I hope that our modern table sets the tone for our family ethos
My hope is that our modern style table reflects my desire to let what I can and can’t control just be what it is, inside our home and to others– the joy, grief and flaws. I can see how my mother must have been overwhelmed by 3 teenagers and caregiving. Her emotional needs could be overwhelming to me as a teen and young adult—but I helped prop up the image she wanted to portray.
When I moved back to Seattle for the last time, I was made to feel guilty that the hours I spent with my parents were not enough, and I often felt seen as a child, rather than the independent adult I had become. It was at that same table we made funeral and memorial service plans for my dad when he finally passed.

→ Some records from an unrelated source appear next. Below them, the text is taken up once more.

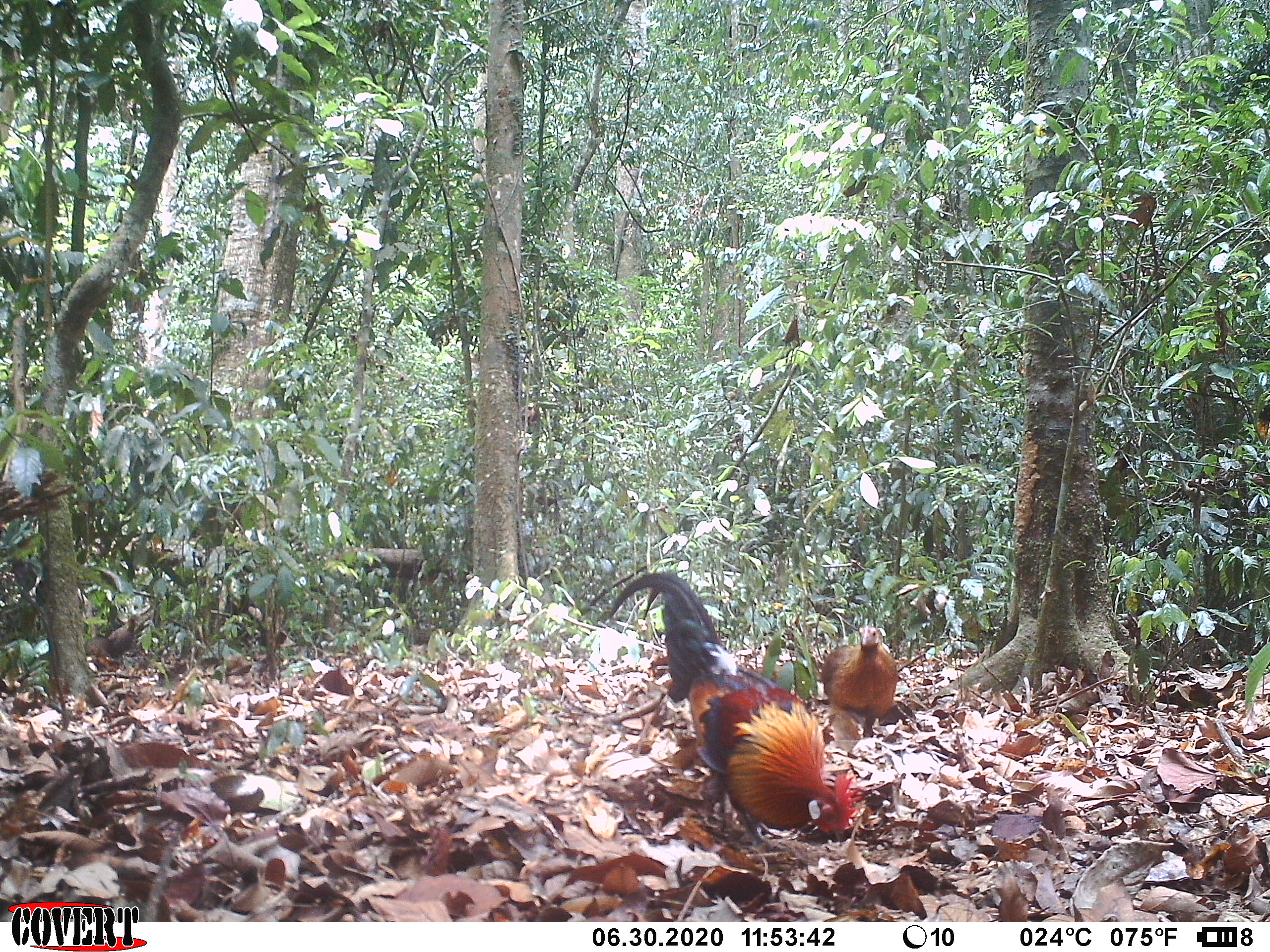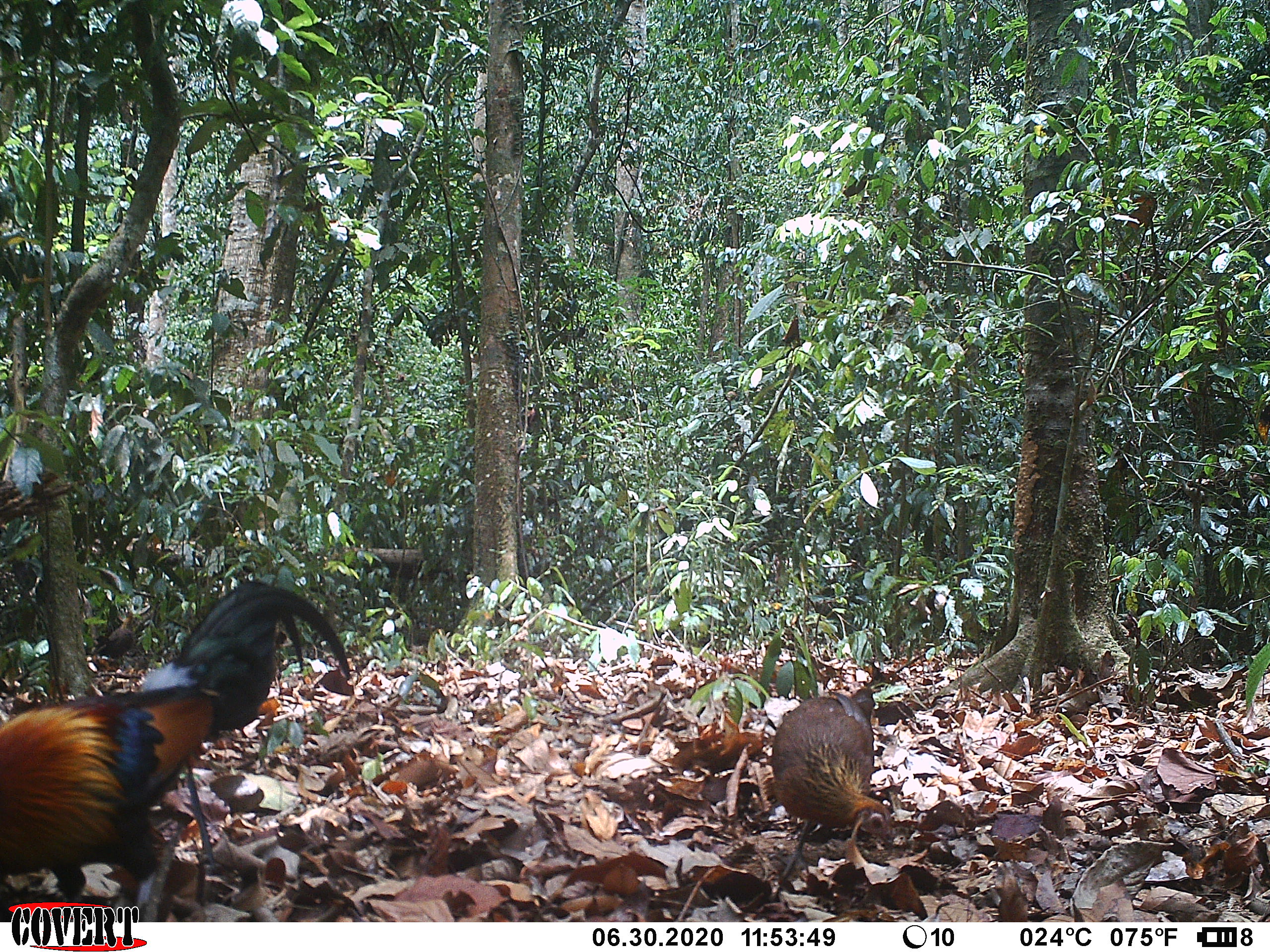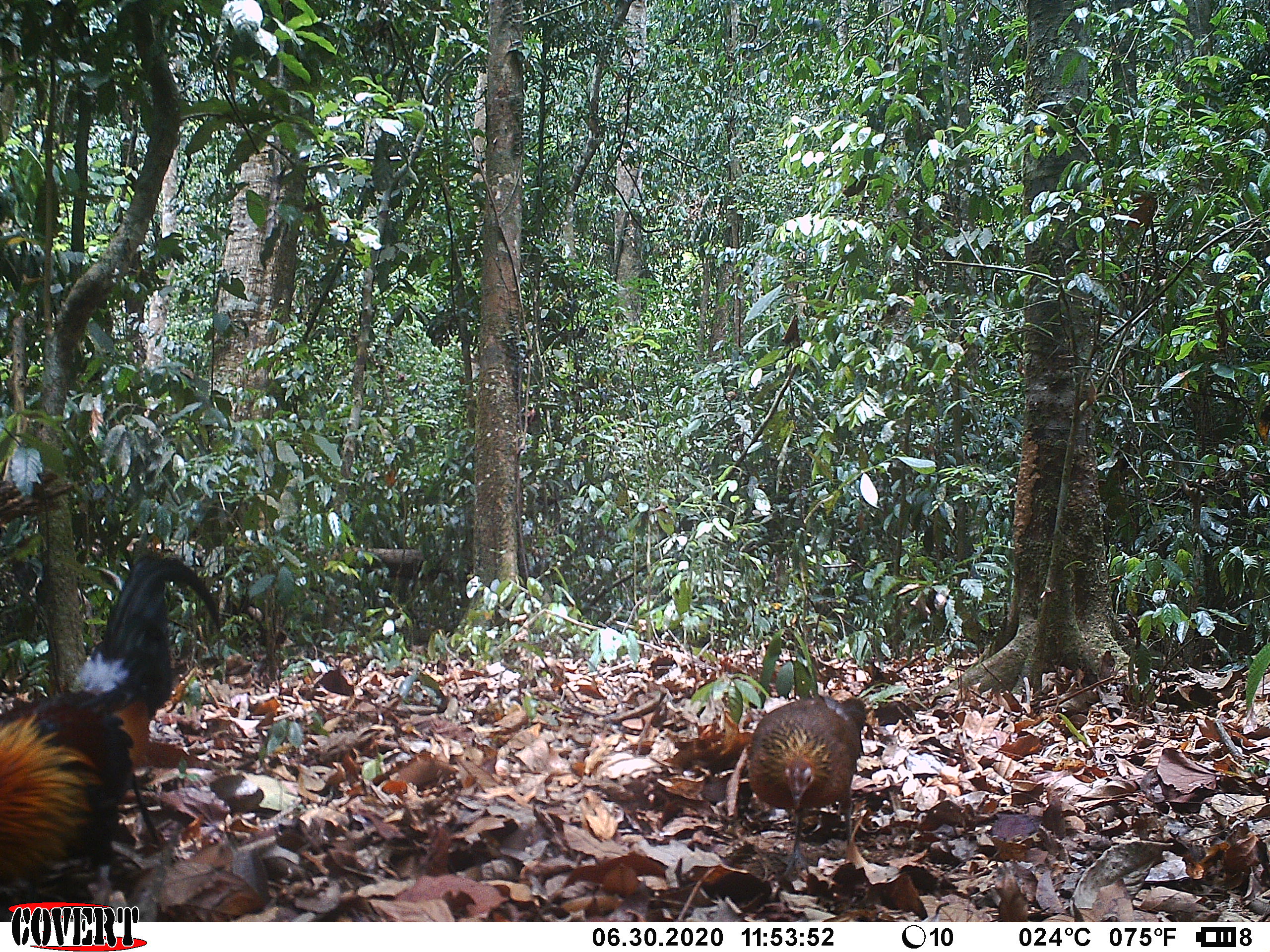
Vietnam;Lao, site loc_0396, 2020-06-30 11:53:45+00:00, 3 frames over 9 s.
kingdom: Animalia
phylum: Chordata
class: Aves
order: Galliformes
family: Phasianidae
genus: Gallus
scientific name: Gallus gallus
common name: red junglefowl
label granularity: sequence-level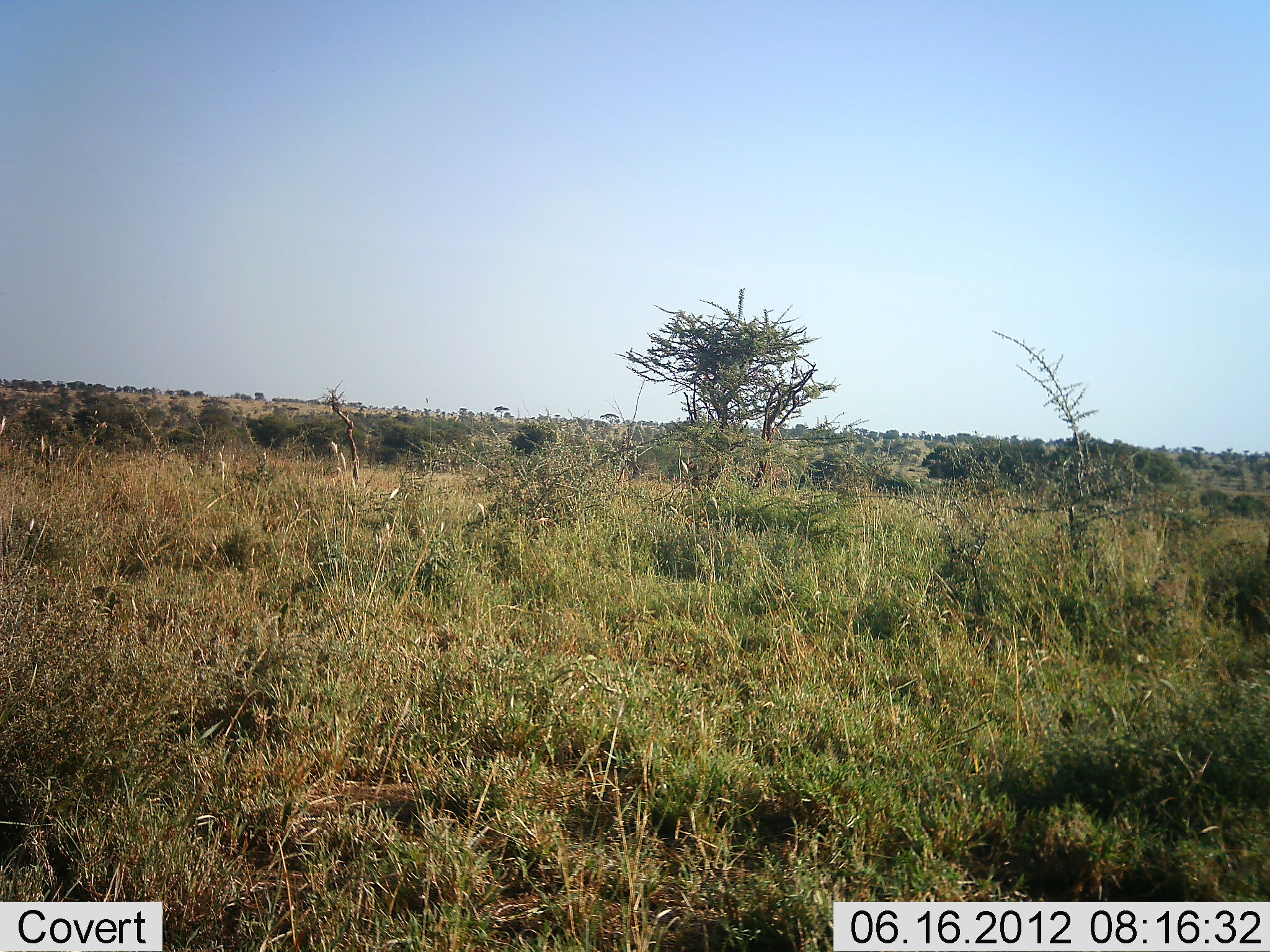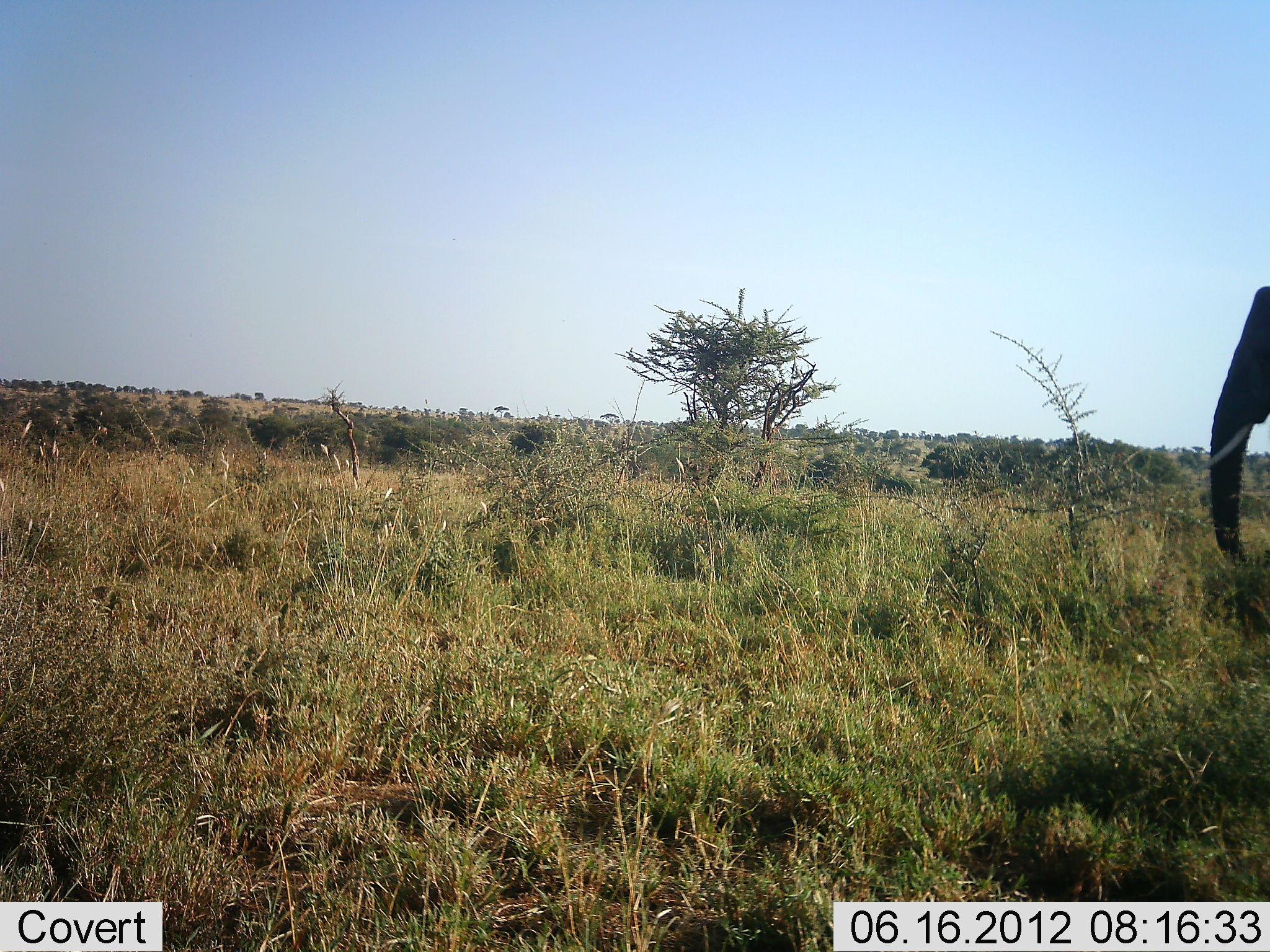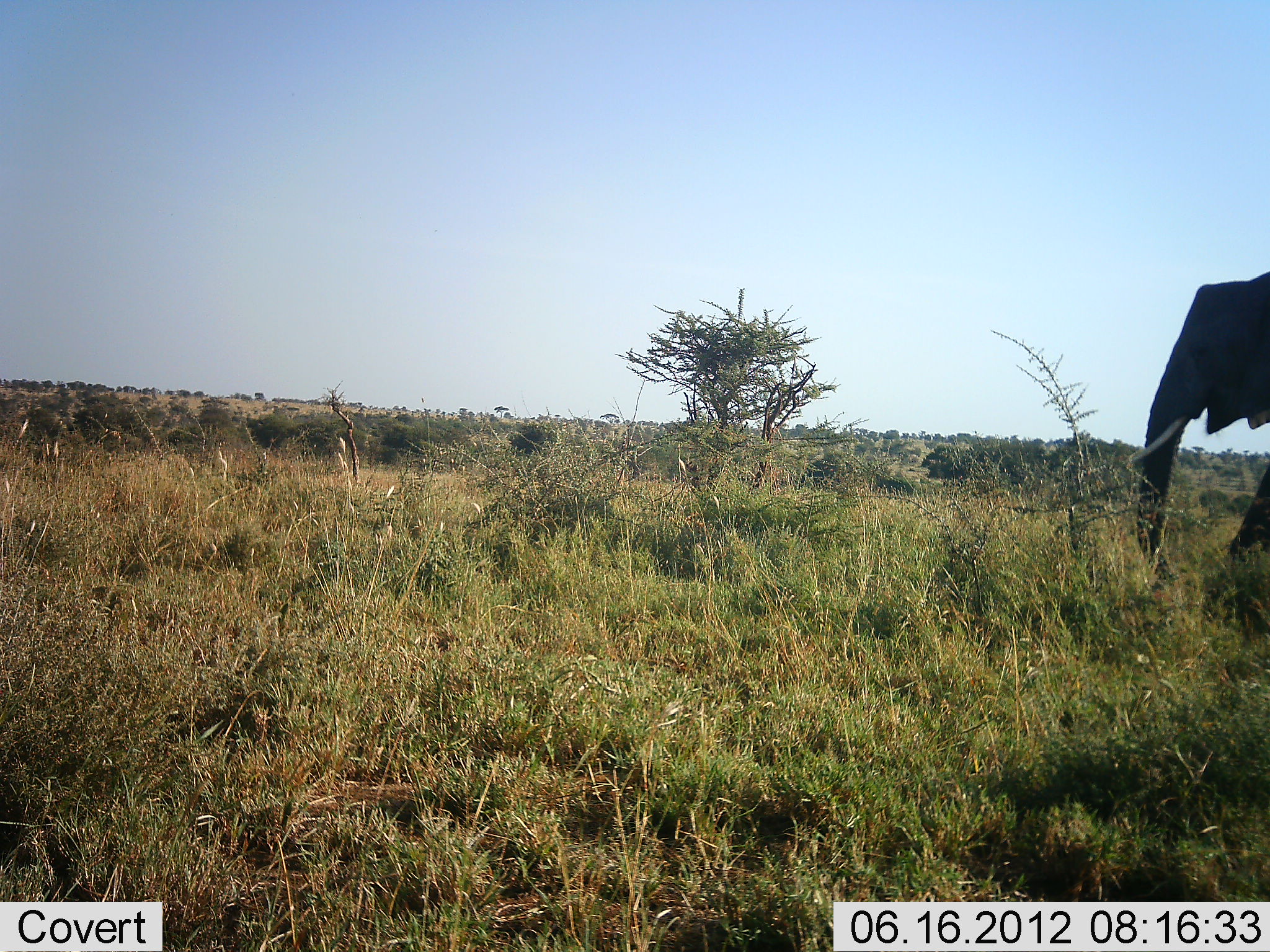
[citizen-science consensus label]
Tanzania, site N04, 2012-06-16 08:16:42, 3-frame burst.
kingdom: Animalia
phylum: Chordata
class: Mammalia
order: Proboscidea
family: Elephantidae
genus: Loxodonta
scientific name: Loxodonta africana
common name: african bush elephant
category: elephant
Elephant (african bush elephant) (Loxodonta africana), count 1. Behavior (volunteer vote fractions): standing 10%, resting 0%, moving 90%, interacting 0%. Young present (vote fraction): 0%. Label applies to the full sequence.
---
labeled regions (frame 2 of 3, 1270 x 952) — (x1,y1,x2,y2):
animal: (1209,285,1270,557)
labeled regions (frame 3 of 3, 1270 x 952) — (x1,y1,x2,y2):
animal: (1135,271,1270,577)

It was time to move forward.
I don’t expect my kids to want my kitchen table when the time comes
I don’t expect any of my kids to want our gray table, or any of my furniture that will probably look “so 2020’s” to them someday. Heck, I even get sick of my own style sometimes. Our table shows traces of nights helping with homework, books read that land in breakfast syrup, friends and family that squeeze around it for birthday cake, slime and glitter splattered across it mixed with a peanut butter and jelly sandwich.
There is laughter, arguing, announcing family news and the eww-gross-I-can’t-watch-him-eat moments and me yelling at them to clear the table for the 100th time. This is my moment to be a mom and I know I’ll mess up, but I’ll certainly try my best.
Protecting our family image is not my goal
Protecting how our family looks to others at the cost of honesty during times of sorrow and struggle? I know how bad that felt– and thankfully there is so much more acceptance and support for brain diseases like dementia and counseling services that were considered taboo one generation ago.
I’ve got a tween who needs to vent about an F on a math test over some chips and queso, and a teen who needs me to help her hot glue gun a castle for history. It’s all happening this evening at our table.
I’ll need my children to extend grace for all the mistakes I will make as their mom, but hopefully we can talk about it over dinner.